* [Written instruction]
Swap every "spectator" in the records for "fan", keeping all other text the same. Please leave the pictures out of your answer.

A run of records
════════════════

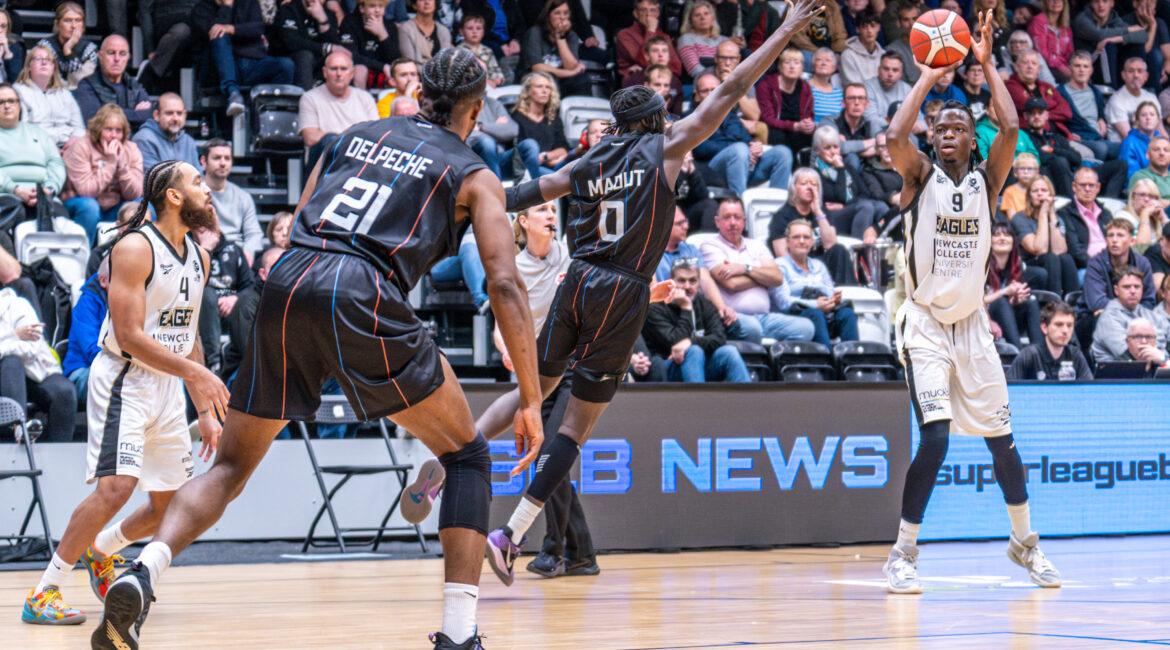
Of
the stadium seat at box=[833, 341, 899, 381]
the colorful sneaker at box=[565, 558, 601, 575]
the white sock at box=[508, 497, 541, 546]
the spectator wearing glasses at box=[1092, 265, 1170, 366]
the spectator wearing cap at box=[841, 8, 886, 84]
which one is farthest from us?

════════════════

* [Answer to this problem]
Of
the stadium seat at box=[833, 341, 899, 381]
the colorful sneaker at box=[565, 558, 601, 575]
the white sock at box=[508, 497, 541, 546]
the fan wearing glasses at box=[1092, 265, 1170, 366]
the fan wearing cap at box=[841, 8, 886, 84]
which one is farthest from us?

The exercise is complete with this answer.